Corporate Governance, Rule 10C-1, and the SEC: The NYSE, Director Independence, and Personal Relationships (Part 7A)

The NYSE Listing Standard for Compensation Committees was adopted in Exchange Act Release No. 68639 (Jan. 11, 2013).  The standards are here.  The NYSE responded to some of the comments made on the proposal in a letter dated January 2013.

The NYSE provides that a director, to be independent, must have "no material relationship with the listed company."  NYSE Rule 303A.02. The language suggests that the focus for determining director independence is on relationships with the issuer. The language is susceptible to, and has been interpreted to mean, that relationships between executive officers and directors are not part of the equation.  In other words, independence turns entirely on the relationship between a director and the issuer. 

The confusion was exacerbated by the commentary to the provision.  The NYSE noted that it was impossible to list all factors that would bear "on the materiality of a director's relationship to a listed company," again emphasizing relationships to the issuer.  Moreover, in listing examples of disqualifying relationships, the comment included "commercial, industrial, banking, consulting, legal, accounting, charitable and familial relationships, among others."  In other words, there was no mention of personal or business relationships except for the one reference to family.  But family was already required to be considered when determining whether one of the categorical exceptions to independence applied.  See NYSE Listing Standard 303A.02(b)
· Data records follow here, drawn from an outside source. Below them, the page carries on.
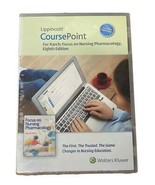 Lippincott CoursePoint Focus On Nursing Pharmacology 8th Edition 12 Mont... - £48.15 GBP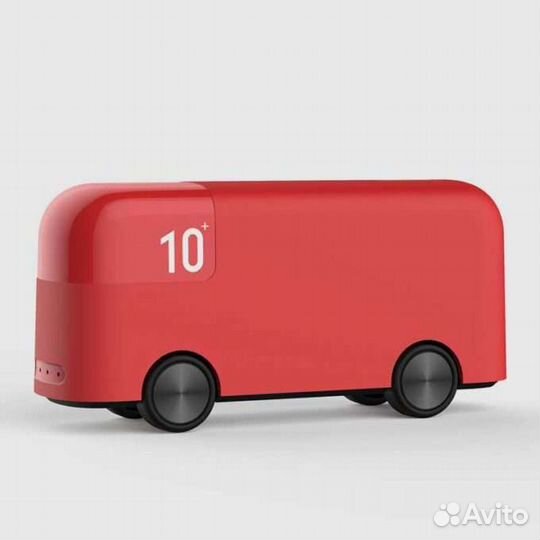 Повербанк London bus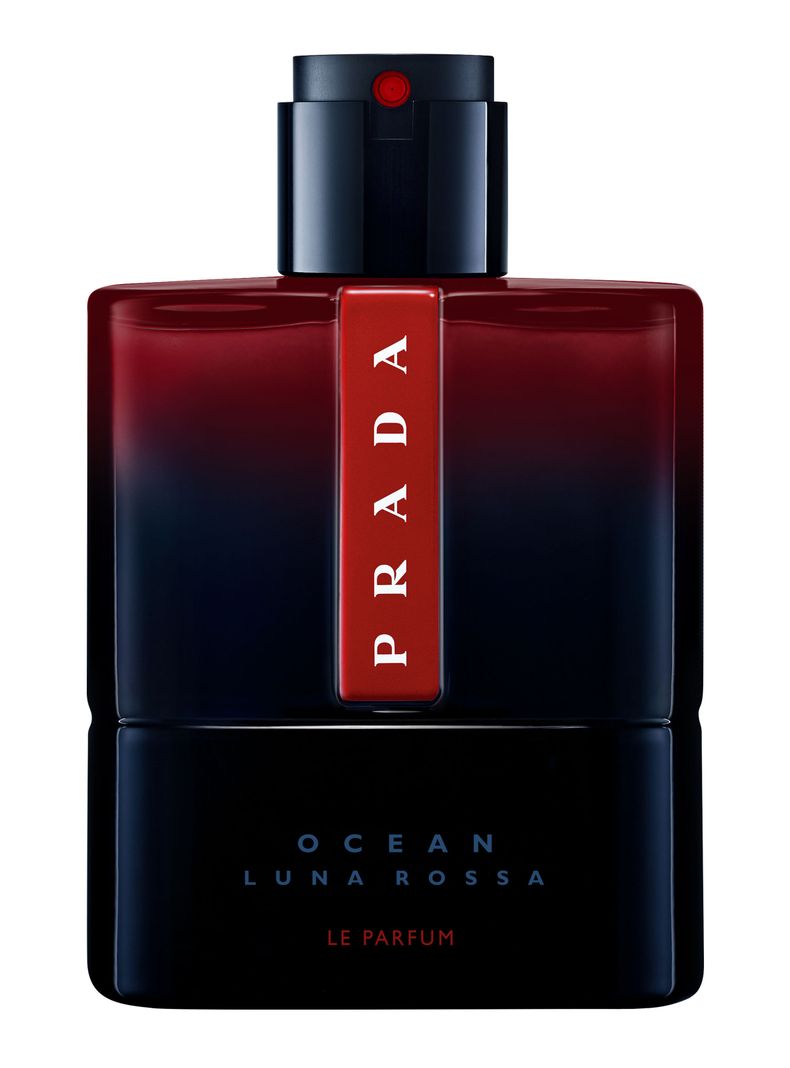 Perfume Luna Rossa Ocean Parfum Hombre 100 ml Prada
The listing standard and commentary to the listing standard made only one oblique reference to relationships with management.  The last sentence of the commentary noted that "as the concern is independence from management, the Exchange does not view ownership of even a significant amount of stock, by itself, as a bar to an independence finding." 

Despite the lack of clarity, the NYSE has objected to any interpretation suggesting that business and personal relationships are not part of the independence calculation.  Nonetheless, the listing standard itself does not contain any explicit statement to that effect.  Moreover, for those relying on the plain meaning of the listing standard (material relationships with the issuer), there may be no reason to look for alternative interpretations.  

The need to add an explicit requirement that boards consider personal and business relationships between executive officers and directors in determining director independence came up in the context of the new listing standards governing compensation committees.  Section 10C of the Exchange Act and the SEC in Rule 10C-1 required the exchanges to define the "relevant factors"  used in determining independence on the compensation committee. 

Section 10C listed two of them, "the source of compensation of such director" and any affiliation with the listed company.  Congress, however, contemplated that other factors could be added to the list and the Commission left it up to the exchanges to determine whether their  definition should include other relevant factors.

In doing so, the Commission more or less instructed the exchanges to consider whether the factors should include "personal or business relationships" between directors on the compensation committee and executive management.  As the adopting release for Rule 10c-1 noted: 

in response to concerns noted by some commentators that significant shareholders may have other relationships with listed companies that would result in such shareholders’ interests not being aligned with those of other shareholders, we emphasize that it is important for exchanges to consider other ties between a listed issuer and a director, in addition to share ownership, that might impair the director’s judgment as a member of the compensation committee. For example, the exchanges might conclude that personal or business relationships between members of the compensation committee and the listed issuer’s executive officers should be addressed in the definition of independence.